我正在尝试从网站上抓取数据,但有点陷入多页面问题。不知何故,我的迭代总是导致“所有数组必须具有相同的长度”有人可以帮助我哪里做错了吗?下面是我使用的代码
import requests
from bs4 import BeautifulSoup
import pandas as pd
def replaced(text):
return text.replace('\n\n\n\n\n','')
total_page = 3
current_page = 1
judul_list = []
harga_list = []
distance = []
transmit = []
location = []
sp = []
rec_seller = []
while current_page <= total_page:
url = f"https://www.mobil123.com/mobil-dijual/indonesia?page_number={current_page}&page_size=25"
req = requests.get
headers = {"User-Agent": }
page_request = requests.get(url, headers=headers)

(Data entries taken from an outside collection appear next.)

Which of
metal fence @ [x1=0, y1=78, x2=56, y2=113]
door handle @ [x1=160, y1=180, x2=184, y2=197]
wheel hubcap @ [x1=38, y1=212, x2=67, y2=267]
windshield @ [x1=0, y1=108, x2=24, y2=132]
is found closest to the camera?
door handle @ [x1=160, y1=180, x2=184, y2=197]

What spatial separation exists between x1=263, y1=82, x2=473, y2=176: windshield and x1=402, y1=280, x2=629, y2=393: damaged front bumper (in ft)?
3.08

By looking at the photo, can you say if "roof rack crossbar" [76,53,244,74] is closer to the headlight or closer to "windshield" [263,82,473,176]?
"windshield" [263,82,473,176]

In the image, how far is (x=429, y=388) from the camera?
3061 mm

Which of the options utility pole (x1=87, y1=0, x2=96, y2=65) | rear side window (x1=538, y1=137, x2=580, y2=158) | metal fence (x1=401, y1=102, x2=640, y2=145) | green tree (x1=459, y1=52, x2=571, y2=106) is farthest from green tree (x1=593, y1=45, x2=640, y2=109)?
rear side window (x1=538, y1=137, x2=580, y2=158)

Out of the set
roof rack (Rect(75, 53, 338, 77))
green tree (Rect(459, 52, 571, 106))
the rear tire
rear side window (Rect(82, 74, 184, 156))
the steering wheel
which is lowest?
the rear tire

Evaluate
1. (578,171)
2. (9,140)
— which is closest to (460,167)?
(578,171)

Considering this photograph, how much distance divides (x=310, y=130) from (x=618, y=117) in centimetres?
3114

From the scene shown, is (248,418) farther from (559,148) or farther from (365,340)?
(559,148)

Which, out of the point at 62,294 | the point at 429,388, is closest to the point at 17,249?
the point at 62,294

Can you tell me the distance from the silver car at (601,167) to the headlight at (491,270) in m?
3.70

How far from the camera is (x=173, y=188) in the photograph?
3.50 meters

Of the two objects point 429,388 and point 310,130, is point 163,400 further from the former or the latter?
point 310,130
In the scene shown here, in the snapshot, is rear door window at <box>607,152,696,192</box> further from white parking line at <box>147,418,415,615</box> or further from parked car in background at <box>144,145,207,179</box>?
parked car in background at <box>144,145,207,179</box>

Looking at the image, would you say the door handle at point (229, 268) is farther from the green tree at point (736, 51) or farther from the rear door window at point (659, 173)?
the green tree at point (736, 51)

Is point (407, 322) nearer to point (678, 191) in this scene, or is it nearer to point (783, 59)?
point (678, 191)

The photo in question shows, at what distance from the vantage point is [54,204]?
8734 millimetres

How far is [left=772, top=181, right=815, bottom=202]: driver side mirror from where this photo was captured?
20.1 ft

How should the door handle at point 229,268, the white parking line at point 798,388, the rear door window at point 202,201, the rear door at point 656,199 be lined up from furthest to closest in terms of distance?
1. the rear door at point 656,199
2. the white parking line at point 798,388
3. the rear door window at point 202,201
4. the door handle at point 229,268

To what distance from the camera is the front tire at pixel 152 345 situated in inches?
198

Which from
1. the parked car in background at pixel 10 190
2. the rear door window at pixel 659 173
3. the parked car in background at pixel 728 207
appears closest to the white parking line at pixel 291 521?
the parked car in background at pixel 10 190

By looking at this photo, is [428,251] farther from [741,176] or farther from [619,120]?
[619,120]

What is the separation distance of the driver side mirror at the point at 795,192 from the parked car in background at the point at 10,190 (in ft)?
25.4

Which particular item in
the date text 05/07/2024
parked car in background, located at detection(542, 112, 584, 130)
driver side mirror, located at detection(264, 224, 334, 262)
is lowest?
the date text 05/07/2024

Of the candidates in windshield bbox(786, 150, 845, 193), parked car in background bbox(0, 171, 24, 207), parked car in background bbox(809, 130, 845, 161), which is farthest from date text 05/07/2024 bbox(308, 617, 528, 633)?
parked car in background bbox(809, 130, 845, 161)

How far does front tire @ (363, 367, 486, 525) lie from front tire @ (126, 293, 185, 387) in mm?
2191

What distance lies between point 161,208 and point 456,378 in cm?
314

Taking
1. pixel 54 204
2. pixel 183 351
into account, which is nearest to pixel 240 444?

soup = BeautifulSoup(page_request.content, "html.parser")
containers = soup.find_all('div', {'class' : 'grid'})
container = containers[0]
judul = container.findAll('h2', {'class' : 'listing__title epsilon flush'})
judul_list += [replaced(i.text) for i in judul]
harga = container.findAll('div', {'class' : 'listing__price delta weight--bold'})
harga_list += [replaced(j.text) for j in harga]
specs = container.findAll('div', {'class' : 'listing__specs soft-quarter--ends soft-half--sides milli'})
specs_list = [replaced(k.text) for k in specs]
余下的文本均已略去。